INSTRUCTIONS FOR THE TASK - Please rewrite everything from the line containing "From this perspective, is" down to the line containing "Could you assess", putting "viewpoint" in place of "perspective" and leaving the rest unchanged.
** Start **
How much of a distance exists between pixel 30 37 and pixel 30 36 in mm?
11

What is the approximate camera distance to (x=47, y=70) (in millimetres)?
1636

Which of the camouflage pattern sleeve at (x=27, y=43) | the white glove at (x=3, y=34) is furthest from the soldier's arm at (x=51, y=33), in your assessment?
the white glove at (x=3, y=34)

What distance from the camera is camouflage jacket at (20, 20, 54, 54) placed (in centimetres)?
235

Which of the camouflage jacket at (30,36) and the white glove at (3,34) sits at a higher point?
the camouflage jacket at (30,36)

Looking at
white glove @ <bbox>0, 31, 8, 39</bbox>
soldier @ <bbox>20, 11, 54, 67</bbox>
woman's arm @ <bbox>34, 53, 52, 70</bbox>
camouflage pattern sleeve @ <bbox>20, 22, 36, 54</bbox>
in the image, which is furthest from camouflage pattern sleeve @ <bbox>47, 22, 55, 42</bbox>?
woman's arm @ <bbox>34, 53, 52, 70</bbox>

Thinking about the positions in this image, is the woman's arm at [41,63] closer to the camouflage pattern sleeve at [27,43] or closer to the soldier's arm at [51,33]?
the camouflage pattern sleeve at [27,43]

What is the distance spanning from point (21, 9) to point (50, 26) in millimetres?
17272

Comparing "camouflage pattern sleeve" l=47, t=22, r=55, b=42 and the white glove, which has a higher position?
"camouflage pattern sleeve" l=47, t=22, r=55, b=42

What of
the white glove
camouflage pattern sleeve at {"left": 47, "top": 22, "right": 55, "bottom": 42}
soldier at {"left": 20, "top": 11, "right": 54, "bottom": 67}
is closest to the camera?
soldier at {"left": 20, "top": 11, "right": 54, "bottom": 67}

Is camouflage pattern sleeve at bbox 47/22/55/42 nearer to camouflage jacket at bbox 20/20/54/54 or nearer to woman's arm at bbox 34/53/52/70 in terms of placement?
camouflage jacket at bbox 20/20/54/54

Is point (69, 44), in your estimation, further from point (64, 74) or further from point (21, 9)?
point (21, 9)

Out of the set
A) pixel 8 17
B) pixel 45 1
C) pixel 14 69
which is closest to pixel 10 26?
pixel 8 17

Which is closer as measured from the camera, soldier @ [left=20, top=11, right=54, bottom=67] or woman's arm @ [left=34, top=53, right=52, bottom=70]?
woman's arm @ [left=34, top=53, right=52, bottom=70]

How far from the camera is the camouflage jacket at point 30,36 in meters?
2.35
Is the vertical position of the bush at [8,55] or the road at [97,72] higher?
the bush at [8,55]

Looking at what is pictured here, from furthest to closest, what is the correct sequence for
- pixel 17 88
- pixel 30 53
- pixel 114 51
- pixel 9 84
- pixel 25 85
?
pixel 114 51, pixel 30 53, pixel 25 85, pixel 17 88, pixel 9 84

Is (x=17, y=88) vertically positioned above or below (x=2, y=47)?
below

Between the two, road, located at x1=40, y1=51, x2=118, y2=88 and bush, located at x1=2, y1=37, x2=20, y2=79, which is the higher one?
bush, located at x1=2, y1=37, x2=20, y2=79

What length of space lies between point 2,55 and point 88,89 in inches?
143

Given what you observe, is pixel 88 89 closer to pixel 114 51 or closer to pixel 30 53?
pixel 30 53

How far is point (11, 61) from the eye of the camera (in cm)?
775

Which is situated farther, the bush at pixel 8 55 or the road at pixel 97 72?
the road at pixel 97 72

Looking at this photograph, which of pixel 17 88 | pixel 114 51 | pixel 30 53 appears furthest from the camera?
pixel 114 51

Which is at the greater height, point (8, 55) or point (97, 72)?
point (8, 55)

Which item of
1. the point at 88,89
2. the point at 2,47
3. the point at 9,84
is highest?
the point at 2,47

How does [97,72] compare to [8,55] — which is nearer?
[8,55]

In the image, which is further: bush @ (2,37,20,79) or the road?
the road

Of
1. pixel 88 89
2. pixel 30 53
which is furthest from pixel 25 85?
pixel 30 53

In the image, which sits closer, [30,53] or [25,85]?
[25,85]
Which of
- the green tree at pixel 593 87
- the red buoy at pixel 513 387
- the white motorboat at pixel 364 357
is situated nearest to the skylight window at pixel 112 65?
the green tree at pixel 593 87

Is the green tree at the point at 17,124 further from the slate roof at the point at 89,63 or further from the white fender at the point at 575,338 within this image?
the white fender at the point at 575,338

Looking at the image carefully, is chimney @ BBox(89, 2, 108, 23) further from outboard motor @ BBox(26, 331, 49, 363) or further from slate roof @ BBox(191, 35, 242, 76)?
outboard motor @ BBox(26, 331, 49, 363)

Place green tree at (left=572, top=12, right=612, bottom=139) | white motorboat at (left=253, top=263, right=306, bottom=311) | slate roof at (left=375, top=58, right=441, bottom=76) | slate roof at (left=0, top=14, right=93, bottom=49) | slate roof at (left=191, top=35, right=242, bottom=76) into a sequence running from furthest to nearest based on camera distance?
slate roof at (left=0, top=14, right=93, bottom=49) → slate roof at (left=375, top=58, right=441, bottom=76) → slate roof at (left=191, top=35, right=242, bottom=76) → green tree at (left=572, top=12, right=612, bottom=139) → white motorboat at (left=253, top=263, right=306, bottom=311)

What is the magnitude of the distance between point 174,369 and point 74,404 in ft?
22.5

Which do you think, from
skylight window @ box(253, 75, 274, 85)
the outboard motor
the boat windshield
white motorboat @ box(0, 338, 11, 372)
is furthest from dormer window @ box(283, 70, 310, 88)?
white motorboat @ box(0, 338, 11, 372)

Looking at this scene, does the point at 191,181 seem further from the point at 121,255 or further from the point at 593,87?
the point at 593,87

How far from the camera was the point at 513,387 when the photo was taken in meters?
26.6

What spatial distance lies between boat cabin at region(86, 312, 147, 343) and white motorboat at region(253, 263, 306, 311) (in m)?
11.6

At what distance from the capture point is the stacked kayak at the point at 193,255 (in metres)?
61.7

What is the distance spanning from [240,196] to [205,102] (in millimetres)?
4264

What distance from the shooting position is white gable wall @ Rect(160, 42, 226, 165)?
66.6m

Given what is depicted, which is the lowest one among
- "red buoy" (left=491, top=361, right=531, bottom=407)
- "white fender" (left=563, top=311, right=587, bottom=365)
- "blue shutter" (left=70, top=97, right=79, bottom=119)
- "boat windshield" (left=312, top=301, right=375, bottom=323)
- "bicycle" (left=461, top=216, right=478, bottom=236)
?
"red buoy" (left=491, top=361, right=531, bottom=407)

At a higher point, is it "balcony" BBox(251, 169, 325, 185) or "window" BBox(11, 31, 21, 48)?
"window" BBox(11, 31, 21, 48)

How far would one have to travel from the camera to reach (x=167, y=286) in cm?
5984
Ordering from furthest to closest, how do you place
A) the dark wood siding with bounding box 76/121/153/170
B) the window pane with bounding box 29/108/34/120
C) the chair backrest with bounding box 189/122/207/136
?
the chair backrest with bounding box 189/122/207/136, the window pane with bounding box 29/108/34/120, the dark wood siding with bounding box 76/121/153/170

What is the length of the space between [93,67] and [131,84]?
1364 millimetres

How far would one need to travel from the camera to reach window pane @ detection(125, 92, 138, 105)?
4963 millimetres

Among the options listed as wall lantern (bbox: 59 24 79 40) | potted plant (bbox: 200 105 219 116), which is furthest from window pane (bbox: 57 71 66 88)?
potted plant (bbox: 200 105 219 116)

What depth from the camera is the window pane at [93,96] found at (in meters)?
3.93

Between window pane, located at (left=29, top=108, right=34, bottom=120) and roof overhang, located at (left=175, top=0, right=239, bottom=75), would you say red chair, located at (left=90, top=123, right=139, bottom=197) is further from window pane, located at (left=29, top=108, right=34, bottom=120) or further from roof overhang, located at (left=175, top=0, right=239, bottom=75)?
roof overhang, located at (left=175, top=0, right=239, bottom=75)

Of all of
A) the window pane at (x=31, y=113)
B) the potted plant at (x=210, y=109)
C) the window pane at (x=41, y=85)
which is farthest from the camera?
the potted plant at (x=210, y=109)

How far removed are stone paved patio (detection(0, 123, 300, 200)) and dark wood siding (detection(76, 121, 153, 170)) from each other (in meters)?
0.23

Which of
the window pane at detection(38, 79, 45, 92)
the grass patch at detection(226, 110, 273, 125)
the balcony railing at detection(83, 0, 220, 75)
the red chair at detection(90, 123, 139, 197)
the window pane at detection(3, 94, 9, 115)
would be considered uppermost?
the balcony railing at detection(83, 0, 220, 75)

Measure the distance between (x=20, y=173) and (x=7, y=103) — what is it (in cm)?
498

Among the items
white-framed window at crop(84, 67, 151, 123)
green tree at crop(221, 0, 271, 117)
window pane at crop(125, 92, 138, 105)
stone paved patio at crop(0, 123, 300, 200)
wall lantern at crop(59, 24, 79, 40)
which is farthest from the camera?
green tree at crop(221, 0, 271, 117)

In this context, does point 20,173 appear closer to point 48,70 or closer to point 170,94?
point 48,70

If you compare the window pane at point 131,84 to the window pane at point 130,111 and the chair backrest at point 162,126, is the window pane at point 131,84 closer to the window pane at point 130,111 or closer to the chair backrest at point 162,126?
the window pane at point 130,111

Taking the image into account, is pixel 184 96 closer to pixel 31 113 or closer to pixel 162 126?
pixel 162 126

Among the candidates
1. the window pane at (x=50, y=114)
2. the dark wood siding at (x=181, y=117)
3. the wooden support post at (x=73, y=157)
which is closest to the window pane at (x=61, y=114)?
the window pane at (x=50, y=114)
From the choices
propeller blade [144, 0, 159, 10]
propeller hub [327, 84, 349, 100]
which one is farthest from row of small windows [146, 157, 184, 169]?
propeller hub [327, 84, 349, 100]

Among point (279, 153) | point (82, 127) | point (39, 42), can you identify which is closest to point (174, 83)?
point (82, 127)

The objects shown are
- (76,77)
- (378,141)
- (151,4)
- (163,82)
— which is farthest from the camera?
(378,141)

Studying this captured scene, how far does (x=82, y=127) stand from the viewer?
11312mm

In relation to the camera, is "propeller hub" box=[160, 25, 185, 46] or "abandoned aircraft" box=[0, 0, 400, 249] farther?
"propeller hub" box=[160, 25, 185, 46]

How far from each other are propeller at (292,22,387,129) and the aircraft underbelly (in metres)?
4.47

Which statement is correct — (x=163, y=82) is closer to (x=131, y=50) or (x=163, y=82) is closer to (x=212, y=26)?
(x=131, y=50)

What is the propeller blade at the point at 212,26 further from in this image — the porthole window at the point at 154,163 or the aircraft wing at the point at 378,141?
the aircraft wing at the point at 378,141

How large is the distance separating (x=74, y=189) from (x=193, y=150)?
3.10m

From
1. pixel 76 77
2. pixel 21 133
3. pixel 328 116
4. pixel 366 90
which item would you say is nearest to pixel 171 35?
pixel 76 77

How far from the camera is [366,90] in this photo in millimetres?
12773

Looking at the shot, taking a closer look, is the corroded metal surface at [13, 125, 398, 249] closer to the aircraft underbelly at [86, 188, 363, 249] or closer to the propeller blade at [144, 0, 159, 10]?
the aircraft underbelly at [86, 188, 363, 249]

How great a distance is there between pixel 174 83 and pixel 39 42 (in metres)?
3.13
** End **
** Start **
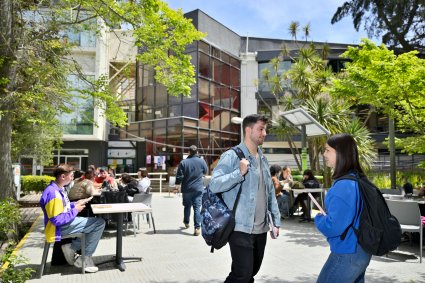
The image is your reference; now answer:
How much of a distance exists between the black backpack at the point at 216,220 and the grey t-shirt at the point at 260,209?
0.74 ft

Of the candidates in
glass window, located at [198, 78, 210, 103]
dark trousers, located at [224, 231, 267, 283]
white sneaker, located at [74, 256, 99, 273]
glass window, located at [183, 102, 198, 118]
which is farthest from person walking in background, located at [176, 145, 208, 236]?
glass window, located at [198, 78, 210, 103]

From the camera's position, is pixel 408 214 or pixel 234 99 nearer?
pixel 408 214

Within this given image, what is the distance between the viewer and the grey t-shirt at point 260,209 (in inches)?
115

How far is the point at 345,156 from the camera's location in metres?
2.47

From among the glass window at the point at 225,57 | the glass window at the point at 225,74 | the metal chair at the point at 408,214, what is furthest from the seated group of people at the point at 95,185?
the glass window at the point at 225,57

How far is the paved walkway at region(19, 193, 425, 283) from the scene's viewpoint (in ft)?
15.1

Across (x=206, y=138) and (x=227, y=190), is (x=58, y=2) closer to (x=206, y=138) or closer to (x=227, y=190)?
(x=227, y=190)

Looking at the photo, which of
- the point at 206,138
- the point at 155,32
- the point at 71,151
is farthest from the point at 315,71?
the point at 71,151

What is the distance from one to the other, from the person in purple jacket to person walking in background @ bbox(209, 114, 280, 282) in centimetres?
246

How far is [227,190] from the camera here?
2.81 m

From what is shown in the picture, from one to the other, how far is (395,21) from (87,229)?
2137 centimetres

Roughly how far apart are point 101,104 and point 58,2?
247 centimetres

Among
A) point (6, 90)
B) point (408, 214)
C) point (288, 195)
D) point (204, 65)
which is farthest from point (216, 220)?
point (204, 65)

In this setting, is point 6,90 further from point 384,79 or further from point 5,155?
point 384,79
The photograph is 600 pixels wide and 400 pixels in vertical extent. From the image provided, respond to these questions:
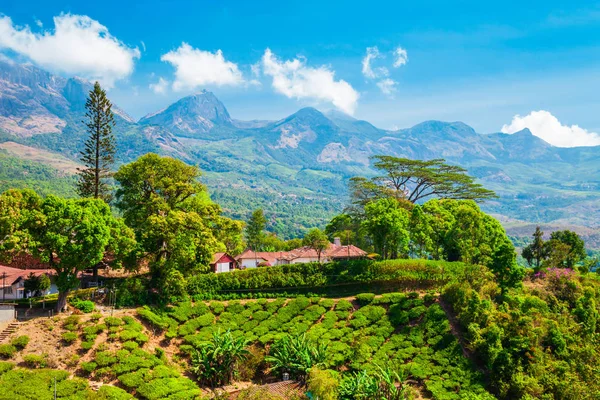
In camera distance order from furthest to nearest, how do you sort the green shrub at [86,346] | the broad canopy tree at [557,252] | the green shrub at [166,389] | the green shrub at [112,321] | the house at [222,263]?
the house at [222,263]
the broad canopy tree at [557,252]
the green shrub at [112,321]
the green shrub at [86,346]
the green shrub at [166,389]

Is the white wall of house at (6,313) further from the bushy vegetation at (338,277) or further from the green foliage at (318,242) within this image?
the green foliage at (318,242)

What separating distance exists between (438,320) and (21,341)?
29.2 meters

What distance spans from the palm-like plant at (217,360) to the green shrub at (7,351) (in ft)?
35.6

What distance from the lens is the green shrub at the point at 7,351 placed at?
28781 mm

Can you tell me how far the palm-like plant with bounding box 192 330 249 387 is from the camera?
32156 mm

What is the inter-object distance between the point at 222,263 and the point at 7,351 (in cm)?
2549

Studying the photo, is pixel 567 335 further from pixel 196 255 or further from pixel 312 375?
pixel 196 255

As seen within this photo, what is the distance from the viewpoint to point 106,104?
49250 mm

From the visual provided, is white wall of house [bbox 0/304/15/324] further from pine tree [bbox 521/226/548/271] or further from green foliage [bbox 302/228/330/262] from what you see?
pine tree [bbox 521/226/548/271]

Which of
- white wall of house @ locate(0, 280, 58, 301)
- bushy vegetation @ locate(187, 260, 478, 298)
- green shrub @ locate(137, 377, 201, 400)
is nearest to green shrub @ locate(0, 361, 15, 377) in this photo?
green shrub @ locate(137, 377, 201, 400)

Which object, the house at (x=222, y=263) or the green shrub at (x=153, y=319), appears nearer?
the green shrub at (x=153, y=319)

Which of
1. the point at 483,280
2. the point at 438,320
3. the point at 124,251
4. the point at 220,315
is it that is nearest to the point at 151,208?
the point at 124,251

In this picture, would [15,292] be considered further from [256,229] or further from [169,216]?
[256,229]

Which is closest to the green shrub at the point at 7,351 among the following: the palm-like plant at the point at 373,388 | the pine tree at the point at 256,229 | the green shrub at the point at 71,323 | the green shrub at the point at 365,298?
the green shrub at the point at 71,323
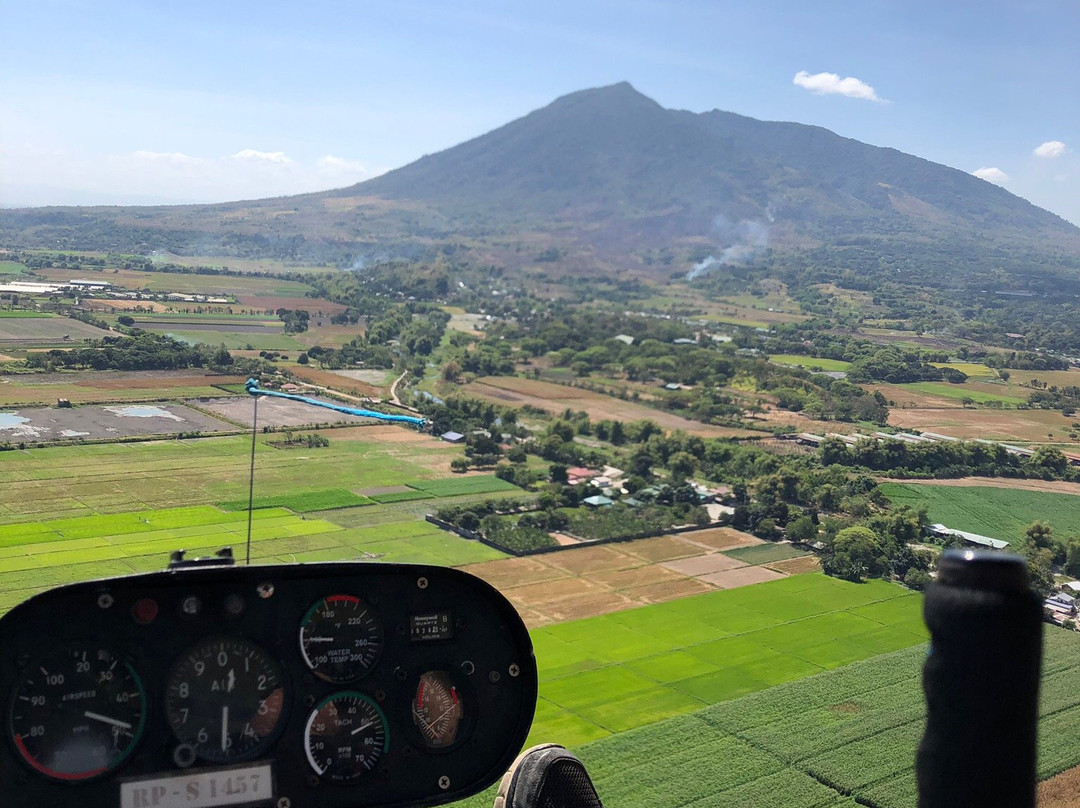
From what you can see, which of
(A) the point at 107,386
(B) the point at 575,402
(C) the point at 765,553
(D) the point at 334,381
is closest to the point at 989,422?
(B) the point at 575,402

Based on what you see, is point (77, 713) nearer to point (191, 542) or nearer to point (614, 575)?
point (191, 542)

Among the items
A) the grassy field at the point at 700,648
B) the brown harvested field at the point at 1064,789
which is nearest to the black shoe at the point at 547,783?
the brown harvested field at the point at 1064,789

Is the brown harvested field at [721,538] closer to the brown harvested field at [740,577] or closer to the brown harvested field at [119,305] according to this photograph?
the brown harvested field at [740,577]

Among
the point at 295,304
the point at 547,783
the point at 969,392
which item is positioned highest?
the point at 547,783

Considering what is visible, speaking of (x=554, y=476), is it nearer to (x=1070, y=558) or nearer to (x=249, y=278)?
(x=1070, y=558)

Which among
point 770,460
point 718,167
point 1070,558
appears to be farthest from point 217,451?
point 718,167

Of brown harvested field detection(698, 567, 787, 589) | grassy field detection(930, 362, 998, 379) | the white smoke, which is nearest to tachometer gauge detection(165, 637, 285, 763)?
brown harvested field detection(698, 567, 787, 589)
** End **
** Start **
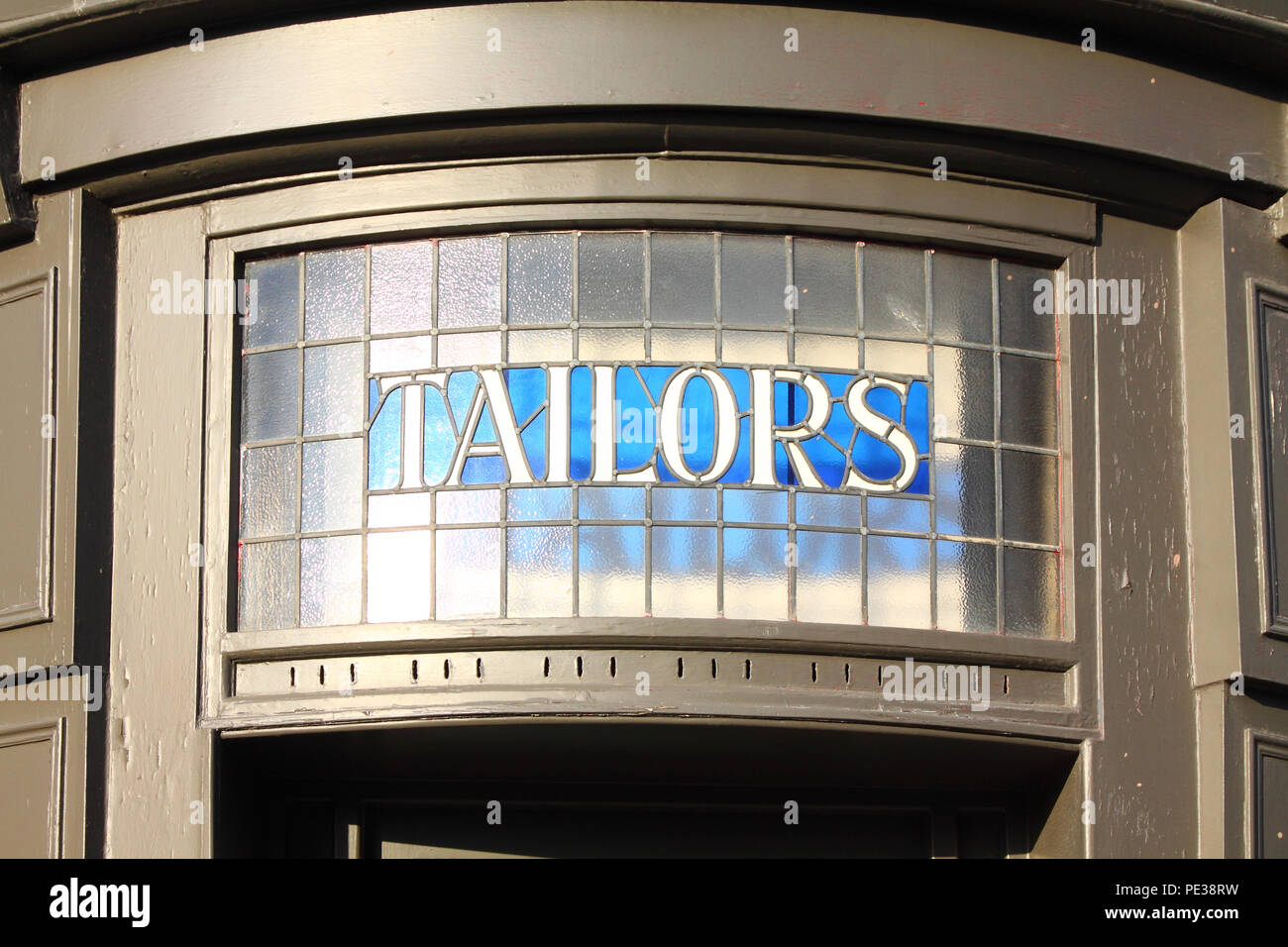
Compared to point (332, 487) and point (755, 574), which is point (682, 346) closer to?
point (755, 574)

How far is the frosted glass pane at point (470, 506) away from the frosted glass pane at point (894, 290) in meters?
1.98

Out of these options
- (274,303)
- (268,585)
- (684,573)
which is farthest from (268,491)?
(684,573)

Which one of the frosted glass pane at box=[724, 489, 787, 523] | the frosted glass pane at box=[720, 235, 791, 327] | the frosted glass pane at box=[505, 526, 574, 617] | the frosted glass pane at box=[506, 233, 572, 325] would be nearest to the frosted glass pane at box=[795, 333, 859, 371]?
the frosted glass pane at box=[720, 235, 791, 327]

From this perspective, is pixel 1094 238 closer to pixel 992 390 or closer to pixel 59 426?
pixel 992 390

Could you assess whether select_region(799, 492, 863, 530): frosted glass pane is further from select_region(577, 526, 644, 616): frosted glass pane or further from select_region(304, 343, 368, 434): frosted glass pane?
** End **
FULL RESPONSE -
From this viewpoint, is pixel 1094 238 closer to pixel 992 390 or closer to pixel 59 426?
pixel 992 390

Could you assess whether select_region(799, 492, 863, 530): frosted glass pane is further from select_region(577, 526, 644, 616): frosted glass pane or further from select_region(304, 343, 368, 434): frosted glass pane?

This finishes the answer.